Saturday, May 14, 2011

Sourdough Like You Mean It

A few days ago I showed you my mom's gift and shared my excitement to try and make my own sourdough.  There are the easy ways to do it where you put everything in the machine like you could with many other breads, but real sourdough flavor means time, and letting the natural yeast in the starter work for itself - not adding additional commercial yeast.  So when it came time to make mine, I let my machine do only the mixing, and time and I took over after that.  I admit, I slept for most of it - but 16 hours later, I had some GOOD bread!  You really don't even need the machine at all, I just wanted to save the time since I'm busy (lazy).

Let's start at the beginning.  Ingredients!

1 cup sourdough starter
3/4 cup warm water (cold slows down the yeast cultures, hot kills them)
2 and 2/3 cups bread flour
1 1/2 tsp salt

Notice: no extra yeast!  Sourdough starter is alive and has all the yeast you need, though at its own pace.  It won't work as rapidly as a packet of yeast, so try to plan ahead when you want this bread!  You of course CAN add yeast if you're in a hurry, though I suspect the flavor won't develop completely.

Dough in a bowl
OK, mix your ingredients.  Remember, I'm busy or lazy, so I had my machine mix for me.  My machine's dough cycle also lets the dough rest and rise, but since I didn't want to leave it in the machine I removed it as soon as it was done mixing - about 30 minutes in.  When I removed it, I put the dough into a bowl that I had coated with a thin layer of olive oil - you'll realize why as soon as you pick up the dough.  It is the stickiest thing in the world and you will feel like a movie villain that has sour dough for hands.  Coating your hands in flour before picking up the dough probably would have been a good idea.  IN to the oiled bowl it goes!  I also put a sheet of plastic wrap over the dough (not tightly, it's going to grow), and then a cotton towel over that.  Pardon the low light in the pictures - this was at 9 o'clock at night.  I figured I needed a lot of time for it to rise and do its thing, so what time better than overnight for it to be left alone and for me to not poke it all day!

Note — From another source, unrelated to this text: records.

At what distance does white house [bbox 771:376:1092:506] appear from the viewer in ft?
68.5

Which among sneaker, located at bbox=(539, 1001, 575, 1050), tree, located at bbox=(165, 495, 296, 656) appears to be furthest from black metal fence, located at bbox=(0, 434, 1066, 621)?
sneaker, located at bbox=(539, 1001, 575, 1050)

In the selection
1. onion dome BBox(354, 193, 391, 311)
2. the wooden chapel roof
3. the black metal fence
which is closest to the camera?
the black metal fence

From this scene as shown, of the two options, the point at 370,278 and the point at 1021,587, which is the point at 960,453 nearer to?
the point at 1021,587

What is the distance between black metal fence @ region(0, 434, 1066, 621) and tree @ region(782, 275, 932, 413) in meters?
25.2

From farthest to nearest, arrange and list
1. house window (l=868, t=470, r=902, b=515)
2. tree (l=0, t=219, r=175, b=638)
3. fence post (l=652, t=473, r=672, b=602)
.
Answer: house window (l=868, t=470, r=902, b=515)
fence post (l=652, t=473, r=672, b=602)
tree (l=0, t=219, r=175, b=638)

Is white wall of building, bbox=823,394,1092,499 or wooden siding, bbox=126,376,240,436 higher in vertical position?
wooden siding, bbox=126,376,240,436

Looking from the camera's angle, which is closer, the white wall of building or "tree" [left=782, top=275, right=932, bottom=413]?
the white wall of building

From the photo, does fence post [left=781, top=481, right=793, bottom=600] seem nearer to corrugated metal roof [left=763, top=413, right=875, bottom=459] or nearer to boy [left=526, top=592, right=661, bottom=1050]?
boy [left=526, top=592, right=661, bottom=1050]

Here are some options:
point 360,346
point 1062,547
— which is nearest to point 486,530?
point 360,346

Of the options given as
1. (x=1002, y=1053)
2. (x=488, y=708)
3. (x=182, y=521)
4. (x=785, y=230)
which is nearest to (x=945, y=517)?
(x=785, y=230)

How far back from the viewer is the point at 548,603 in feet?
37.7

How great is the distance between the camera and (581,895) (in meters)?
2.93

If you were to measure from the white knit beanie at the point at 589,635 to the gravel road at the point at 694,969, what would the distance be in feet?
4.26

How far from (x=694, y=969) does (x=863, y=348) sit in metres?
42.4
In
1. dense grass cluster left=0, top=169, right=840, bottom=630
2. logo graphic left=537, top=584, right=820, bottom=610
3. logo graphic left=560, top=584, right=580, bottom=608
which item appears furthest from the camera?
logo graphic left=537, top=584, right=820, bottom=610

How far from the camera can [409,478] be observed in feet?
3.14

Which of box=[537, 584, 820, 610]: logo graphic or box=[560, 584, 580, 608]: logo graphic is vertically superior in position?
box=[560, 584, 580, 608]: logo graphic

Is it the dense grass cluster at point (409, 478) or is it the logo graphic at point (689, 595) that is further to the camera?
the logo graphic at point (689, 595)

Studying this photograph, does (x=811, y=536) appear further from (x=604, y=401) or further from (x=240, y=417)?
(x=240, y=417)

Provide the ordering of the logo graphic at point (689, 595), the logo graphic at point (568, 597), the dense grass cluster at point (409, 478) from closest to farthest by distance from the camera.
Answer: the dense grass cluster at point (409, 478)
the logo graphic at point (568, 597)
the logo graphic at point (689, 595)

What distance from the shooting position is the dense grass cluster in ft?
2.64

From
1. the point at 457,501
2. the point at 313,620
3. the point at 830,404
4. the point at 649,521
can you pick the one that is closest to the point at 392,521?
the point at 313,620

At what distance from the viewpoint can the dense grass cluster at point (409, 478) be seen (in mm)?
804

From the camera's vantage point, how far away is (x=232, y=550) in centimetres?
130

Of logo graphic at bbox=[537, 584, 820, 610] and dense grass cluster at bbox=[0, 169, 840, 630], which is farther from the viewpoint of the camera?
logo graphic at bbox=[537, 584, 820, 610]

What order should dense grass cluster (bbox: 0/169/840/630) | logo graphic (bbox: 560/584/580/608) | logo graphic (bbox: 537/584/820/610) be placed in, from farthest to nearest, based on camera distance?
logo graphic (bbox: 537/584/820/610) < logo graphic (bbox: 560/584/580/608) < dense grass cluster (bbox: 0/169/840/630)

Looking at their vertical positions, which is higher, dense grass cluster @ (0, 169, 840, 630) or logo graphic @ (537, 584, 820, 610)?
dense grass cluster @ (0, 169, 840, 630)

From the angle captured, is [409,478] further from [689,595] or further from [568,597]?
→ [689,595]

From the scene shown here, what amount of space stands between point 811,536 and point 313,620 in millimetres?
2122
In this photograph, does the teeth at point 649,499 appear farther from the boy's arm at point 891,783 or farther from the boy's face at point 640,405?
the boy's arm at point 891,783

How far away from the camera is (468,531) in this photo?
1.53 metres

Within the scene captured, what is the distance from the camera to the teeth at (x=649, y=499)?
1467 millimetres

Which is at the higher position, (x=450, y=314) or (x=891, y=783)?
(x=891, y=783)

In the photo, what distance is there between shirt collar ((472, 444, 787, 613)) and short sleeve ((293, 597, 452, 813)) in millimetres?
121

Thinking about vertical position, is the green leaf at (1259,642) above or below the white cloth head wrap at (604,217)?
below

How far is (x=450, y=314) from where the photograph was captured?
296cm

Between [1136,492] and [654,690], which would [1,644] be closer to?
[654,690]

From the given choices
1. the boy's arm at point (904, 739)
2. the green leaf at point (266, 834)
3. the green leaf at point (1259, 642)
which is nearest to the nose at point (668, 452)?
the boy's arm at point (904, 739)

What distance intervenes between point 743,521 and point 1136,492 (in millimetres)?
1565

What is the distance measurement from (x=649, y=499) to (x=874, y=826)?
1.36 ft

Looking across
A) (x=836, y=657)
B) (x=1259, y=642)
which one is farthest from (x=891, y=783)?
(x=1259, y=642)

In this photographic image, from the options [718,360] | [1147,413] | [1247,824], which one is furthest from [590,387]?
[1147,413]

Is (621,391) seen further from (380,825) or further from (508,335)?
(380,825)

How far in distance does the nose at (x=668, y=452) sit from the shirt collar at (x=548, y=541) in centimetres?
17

So that was at 9 on Friday night - take a look at what I found at 9 on Saturday morning!
Whoa!  First of all, the light is BETTER.  But more importantly, this about quadrupled in size.  Look on the side of the bowl - see all those bubbles along the sides?  That's what the whole loaf is doing.  The yeast in the sourdough is creating gasses and bubbles that get trapped in the dough, and cause it to poof up like that.  As such, this is going to collapse when we touch it, but that's ok!  We actually NEED to break those larger bubbles, so we're going to pop this out of the bowl and do a little punching.  FIRST, we'll put some flour on a board, and some flour on our hands, too.  Even with the oil in the bowl this will stick, which oughta tell you what you're up against!

 Get your dough out of the bowl and on to your floured surface (some will stick, and do the best you can) and PUNCH IT.  You're not trying to give it a concussion, you're just trying to point out that there's a SlugBug, ok?  Now it's all flat and all the big bubbles have popped out of it.  This doesn't look like a loaf of bread!  No, it doesn't - because that's not what it is, yet!  We're actually going to do this AGAIN!  Pick up your dough and pull it in to a ball, basically folding the edges inward and leaving a small, round, taut surface.  It's pretty.


Then it doesn't matter how pretty it is, because you're chucking it back in to the bowl to rise again.


I don't bother putting plastic wrap on this round, because it's not going to rise as far as it did the first time.  Also, it won't take as long to rise either - it'll take about half the time, if even that.  At least in my house, it's much warmer during the day than overnight (maybe 68 vs 55), so mine was ready to go 4 hours later.  Repeat the steps again - flop it on a floured board, pull it back in to that pretty ball, but some slits in the top, and throw it on a stone (or a baking sheet) in the oven!

I'm still getting used to the oven part of this.  I tend to start at 350, and when it starts to expand it get a light colored crust on it, I turn it up to 400 to get the golden color on it.  Maybe I should start at a higher temp, I don't know.  So far my method is working for me, so if someone introduces a better method, I'll try it then!  When all goes well, I get this:

It's not a tumah!  Even cutting slits in it, I still tend to get weird growth patterns with my bread, but that doesn't matter.  I'm not selling it, I'm not trying to impress anyone.  I have my own tasty, ugly bread, that's deliciously chewy in the middle and with a crunchy, crusty crust.

Aren't you drooling yet?  Make this already!